Before I do so, I want to be clear on what I’m trying to prove: Paul Krugman and others (a group that would have included me, two weeks ago) think that only the naive layperson could think “running up the government debt allows us to selfishly live at the expense of our grandchildren.” The zinger in their argument is to observe that when our grandchildren are forced to pay higher taxes to service/retire the debt (necessitated by today’s deficits), they aren’t going to be paying us, but rather they will be paying themselves. So–duh!–the layperson can’t possibly be right. Or, more specifically, if the layperson is right, it’s because of complications involving the distortions of taxes, or the distributional impacts of only some people being bondholders, etc. To drive home the fact that it’s the “they owe the debt to themselves” driving his argument, Krugman conceded that if foreigners hold the bonds, then yes, that debt truly is a burden on unborn generations.

Steve Landsburg chimed in to say he basically agreed with Krugman, except that Krugman didn’t go far enough: Landsburg said that even if the government in 100 years owes bond payments to foreigners, nothing really changes.

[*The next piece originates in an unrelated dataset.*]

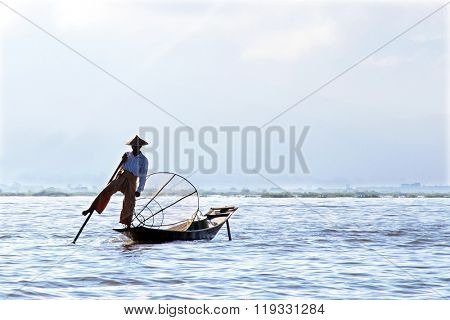 INLE LAKE, MYANMAR - November 15, 2015: Intha people possess the leg-rowing style and the unique coop-like fishing equipment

OK, so here’s what I’m saying: Krugman is totally, utterly wrong. (But again, I would have been equally wrong two weeks ago.) Landsburg ironically is correct, and so I was unduly harsh to him in this whimsical post. Landsburg is right to say that Krugman’s focus on the identity of the bondholders doesn’t really change things. But, what I am saying is that Krugman is WRONG whether foreigners or Americans hold the IOUs issued by Uncle Sam.

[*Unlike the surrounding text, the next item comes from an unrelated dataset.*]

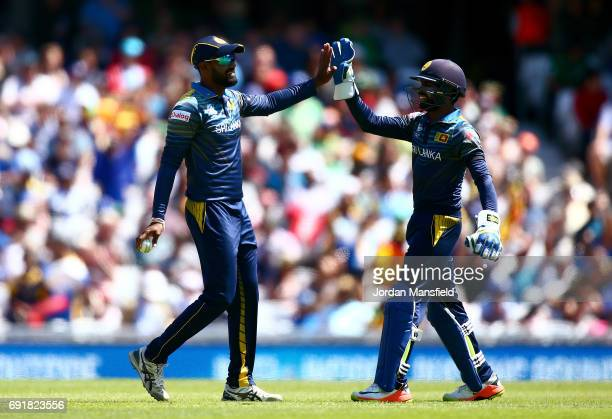 Chamara Kapugedera and Niroshan Dickwella of Sri Lanka celebrate dismissing AB de Villiers of South Africa during the ICC Champions Trophy match...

In my earlier post involving Abraham and Isaac, I focused on what I think the key issue is. However, lots of people in the comments still aren’t seeing it. So let me try to refine it even more:

There are only two time periods. In period 1, old Abraham has a tree that yields 100 apples. There is also a young Philistine who has a tree that yields 100 apples. In period 2, Abraham and his tree are both dead, but young Isaac is born. Isaac has a tree that yields 100 apples for 1 period, while the (now old) Philistine is still alive, and his tree yields 100 apples. After this period, everything is dead.

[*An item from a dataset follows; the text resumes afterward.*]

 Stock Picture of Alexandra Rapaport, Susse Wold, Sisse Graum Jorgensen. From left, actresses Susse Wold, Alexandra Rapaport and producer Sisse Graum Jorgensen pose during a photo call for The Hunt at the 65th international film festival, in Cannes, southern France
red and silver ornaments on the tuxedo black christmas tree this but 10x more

SCENARIO 1: The government comes along in period 1, and runs a budget deficit of 10 apples to finance a subsidy to Abraham. The Philistine lends the government 10 apples voluntarily, because it issues him a bond promising 11 apples in period 2.

Period 2 comes along. The government says to the newly born Isaac, “Hi! Welcome to the world. Give us 11 apples or we’ll kill you.” So Isaac complies, and the government retires the bond from the Philistine.

In summary, in period 1 Abraham consumed 110 apples while the Philistine ate 90. In period 2, Isaac ate 89 apples while the Philistine ate 111.

OK, now most people (maybe not Landsburg, because he likes to be difficult), including Krugman, would agree that in this starting scenario, the government in period 1 ran a deficit to benefit the old Abraham, by imposing a burden on the unborn future generation. Yes, the actual financing involved a loan from the Philistine, but he wasn’t really a net loser in the deal. If the layperson looks at that situation and says to Abraham, “You know, your extra 10 apples are coming at the expense of your unborn son,” there is nothing wrong with his analysis. No PhD economist can scold him for being unsophisticated. That is basically correct, and not because of fancy incentive effects or Cobb-Douglas production functions, but for the brute reason that Isaac in period 2 is going to be taxed to retire the debt that made Abraham’s extra consumption possible in period 1.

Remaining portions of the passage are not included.